During the excavation of the new London underground train line, there has been a startling discovery: the workers have discovered more than twenty skulls of the Roman era. The remains date back to the first century A.D., they could belong to the victims of the famous British queen Boudicca, beheaded during the uprising, headed by you, against Roman rule, which occurred in 61 A.D. The discovery was made about 6 meters deep beneath Liverpool Street by workers digging through the ancient river sediments of the Walbrook River, a tributary of the Thames now disappeared. The bones and pottery shards piled in a bend of the ancient tributary, but most likely came from some nearby necropolis. These Roman skulls are only the latest of many archaeological discoveries that have marked the construction of the Crossrail project, the new railway line will pass under the city of London.
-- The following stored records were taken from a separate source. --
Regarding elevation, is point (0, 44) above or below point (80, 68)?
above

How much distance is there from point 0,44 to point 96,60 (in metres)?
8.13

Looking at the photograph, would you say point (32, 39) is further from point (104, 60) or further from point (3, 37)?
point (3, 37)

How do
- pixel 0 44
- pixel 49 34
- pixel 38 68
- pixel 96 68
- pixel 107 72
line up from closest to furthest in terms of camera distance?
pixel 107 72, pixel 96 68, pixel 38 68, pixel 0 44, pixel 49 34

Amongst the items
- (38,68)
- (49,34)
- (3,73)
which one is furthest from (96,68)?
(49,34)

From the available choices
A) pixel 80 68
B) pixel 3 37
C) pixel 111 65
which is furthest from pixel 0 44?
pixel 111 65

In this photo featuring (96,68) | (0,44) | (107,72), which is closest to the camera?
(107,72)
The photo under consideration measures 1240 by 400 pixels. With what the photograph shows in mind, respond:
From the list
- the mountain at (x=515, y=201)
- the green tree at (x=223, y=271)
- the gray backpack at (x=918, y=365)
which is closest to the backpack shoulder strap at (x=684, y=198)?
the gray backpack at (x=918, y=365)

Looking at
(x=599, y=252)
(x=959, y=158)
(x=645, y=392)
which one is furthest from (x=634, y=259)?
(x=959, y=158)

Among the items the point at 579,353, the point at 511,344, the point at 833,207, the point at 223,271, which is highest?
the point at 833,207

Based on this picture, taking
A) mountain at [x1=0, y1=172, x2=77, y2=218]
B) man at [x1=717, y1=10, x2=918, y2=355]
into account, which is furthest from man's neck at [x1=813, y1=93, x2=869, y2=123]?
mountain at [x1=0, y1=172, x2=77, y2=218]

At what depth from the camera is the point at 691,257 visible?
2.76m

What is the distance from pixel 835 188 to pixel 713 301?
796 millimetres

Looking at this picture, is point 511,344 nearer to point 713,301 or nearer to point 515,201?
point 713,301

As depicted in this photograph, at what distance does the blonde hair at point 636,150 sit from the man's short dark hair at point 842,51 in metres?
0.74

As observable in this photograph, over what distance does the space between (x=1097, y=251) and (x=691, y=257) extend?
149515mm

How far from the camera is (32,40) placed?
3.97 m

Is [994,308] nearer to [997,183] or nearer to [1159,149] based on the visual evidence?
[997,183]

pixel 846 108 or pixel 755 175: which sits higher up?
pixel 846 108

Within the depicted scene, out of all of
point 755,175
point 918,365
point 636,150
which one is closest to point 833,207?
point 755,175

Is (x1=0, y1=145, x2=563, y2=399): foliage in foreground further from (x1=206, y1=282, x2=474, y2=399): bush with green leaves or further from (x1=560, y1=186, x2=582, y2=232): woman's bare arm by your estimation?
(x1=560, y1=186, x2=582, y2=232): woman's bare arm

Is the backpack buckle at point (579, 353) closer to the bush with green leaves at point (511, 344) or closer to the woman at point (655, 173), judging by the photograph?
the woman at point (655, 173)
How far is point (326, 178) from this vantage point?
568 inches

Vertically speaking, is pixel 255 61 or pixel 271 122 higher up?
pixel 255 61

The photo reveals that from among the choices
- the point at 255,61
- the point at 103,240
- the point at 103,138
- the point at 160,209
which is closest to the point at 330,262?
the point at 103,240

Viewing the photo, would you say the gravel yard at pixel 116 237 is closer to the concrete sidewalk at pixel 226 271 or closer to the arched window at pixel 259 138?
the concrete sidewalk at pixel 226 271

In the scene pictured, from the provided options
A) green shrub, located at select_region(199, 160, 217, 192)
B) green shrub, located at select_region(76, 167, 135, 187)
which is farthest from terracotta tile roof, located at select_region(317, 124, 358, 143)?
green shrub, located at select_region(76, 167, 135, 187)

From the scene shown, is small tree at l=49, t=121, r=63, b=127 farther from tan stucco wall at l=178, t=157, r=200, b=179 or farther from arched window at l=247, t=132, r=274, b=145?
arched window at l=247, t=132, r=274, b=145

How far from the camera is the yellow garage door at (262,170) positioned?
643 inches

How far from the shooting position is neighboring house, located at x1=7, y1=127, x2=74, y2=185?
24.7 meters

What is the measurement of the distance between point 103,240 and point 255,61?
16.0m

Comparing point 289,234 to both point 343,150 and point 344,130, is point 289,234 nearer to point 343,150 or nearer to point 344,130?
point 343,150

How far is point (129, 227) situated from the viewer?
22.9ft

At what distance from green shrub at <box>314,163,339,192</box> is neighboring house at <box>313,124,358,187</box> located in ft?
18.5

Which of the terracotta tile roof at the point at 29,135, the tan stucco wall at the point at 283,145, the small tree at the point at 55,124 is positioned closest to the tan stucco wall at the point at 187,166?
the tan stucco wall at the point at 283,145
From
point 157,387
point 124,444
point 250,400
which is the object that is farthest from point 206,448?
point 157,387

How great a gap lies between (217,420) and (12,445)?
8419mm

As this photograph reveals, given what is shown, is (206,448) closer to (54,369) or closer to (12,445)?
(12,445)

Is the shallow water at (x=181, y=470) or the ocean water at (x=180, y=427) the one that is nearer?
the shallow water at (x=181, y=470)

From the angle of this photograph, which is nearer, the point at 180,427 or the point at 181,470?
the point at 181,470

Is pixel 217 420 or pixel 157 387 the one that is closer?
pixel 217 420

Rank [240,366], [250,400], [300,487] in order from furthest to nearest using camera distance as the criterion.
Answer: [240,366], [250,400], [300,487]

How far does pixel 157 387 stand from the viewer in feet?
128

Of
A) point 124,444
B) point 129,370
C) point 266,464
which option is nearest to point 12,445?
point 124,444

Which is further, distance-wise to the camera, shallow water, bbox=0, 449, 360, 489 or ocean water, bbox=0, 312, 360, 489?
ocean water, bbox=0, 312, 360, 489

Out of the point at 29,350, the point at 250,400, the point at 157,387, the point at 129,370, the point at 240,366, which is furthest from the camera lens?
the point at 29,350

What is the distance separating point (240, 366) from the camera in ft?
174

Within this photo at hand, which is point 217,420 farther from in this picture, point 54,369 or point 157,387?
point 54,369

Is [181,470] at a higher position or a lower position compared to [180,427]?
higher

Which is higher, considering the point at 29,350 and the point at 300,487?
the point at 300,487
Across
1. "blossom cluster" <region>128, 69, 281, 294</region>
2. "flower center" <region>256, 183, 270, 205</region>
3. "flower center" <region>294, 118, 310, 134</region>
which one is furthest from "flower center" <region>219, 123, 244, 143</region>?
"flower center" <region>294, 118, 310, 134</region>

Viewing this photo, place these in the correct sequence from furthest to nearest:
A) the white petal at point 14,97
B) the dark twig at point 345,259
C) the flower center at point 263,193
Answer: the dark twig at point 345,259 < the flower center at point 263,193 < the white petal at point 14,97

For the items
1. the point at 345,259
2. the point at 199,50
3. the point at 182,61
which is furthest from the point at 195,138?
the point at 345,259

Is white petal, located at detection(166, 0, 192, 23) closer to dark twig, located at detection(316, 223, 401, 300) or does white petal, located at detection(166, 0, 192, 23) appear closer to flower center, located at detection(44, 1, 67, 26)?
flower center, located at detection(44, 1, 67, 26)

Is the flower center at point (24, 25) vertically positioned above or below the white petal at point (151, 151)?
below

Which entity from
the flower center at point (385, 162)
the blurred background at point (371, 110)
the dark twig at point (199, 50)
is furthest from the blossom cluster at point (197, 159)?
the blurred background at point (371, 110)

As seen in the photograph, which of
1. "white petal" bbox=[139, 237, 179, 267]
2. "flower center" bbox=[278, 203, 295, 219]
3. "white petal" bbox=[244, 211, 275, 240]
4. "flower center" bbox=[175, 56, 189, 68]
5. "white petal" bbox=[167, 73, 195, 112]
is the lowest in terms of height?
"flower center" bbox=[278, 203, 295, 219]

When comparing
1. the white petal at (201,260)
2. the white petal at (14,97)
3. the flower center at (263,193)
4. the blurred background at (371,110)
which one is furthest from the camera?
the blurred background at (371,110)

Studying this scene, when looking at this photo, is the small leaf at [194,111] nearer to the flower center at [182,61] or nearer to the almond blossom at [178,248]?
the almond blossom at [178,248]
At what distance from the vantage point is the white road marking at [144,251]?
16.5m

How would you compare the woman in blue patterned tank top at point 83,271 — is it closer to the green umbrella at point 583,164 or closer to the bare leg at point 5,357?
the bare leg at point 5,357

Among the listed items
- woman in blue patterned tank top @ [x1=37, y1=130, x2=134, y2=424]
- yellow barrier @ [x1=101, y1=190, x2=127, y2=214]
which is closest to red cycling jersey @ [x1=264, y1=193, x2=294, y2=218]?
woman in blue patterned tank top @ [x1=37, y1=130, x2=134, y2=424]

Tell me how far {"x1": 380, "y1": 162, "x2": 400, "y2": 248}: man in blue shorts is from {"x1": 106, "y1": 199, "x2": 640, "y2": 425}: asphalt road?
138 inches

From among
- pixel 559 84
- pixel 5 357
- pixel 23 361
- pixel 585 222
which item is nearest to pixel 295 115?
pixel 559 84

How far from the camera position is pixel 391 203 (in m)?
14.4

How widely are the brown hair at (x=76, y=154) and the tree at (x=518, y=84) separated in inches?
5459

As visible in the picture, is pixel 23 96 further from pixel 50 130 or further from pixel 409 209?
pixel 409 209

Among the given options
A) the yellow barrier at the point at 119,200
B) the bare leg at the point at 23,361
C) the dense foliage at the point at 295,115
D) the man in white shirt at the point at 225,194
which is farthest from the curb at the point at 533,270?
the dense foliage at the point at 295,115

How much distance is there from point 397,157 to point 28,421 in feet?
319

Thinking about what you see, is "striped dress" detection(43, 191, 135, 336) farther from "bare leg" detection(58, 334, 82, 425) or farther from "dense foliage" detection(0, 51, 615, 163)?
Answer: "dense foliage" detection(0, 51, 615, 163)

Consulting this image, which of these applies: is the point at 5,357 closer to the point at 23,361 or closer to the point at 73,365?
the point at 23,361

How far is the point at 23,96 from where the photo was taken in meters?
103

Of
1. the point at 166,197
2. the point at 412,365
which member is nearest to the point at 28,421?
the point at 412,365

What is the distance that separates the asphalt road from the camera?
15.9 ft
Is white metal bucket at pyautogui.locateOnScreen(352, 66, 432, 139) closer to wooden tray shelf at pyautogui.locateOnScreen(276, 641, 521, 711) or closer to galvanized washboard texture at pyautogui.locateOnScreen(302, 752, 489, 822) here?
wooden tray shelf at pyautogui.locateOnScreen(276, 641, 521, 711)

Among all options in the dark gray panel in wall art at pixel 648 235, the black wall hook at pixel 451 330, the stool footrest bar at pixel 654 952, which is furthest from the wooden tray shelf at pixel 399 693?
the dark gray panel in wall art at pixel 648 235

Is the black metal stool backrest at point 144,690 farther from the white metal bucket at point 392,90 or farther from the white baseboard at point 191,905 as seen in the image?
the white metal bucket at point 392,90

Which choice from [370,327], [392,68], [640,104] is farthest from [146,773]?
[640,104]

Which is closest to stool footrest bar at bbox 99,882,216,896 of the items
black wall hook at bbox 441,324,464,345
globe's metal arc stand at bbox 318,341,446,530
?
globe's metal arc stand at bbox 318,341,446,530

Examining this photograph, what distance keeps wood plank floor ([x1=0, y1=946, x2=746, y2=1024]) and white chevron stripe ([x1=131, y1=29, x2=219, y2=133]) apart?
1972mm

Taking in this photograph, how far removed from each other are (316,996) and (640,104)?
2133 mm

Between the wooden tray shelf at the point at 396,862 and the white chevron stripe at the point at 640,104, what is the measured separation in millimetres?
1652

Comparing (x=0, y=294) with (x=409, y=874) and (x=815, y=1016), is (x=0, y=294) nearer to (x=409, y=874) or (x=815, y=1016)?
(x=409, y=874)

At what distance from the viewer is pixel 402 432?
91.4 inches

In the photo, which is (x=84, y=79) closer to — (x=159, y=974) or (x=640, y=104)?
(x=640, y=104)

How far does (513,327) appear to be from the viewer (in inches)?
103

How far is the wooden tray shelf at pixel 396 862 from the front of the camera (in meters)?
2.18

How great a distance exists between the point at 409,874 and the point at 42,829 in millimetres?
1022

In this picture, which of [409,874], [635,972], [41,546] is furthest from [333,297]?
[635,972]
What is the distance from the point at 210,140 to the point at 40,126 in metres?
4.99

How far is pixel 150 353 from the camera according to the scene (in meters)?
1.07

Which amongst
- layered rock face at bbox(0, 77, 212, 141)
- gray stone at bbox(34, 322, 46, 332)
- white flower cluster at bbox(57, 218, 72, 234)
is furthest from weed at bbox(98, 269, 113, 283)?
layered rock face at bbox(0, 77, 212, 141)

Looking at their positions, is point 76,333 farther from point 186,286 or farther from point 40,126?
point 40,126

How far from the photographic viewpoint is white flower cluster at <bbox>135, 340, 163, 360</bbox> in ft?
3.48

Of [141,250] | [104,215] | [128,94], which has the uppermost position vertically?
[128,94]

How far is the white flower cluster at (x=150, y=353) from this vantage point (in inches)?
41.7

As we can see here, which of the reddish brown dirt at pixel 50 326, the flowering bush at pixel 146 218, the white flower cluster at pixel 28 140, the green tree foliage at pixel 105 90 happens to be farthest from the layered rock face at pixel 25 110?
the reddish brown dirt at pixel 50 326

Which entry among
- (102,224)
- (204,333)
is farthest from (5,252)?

The project, which has an estimated cost of 14 billion pounds, expected to be completed in 2017. The findings cover more than 9000 years of history, from the stone artifacts of the Mesolithic to the cemetery of the Bedlam Hospital of the sixteenth century. A burial in London is never a surprise! Only for its size and for its long history, London is never too far from a necropolis, Roman and not. You could say that much of the center of London was a great place for burials! The Museum of London Archaeology and archaeologists of the Crossrail project have worked together for ten years to understand the archaeological remains could be encountered during the work and then how to deal with the excavation and recovery.
However, even though we knew we would find the cemetery of the Bedlam Hospital, we were we were not certain that we would find the Roman burials. Although finds of this era were known for this area of town, we were surprised by the large number of skulls found ..
Skulls discovered in London from Roman times.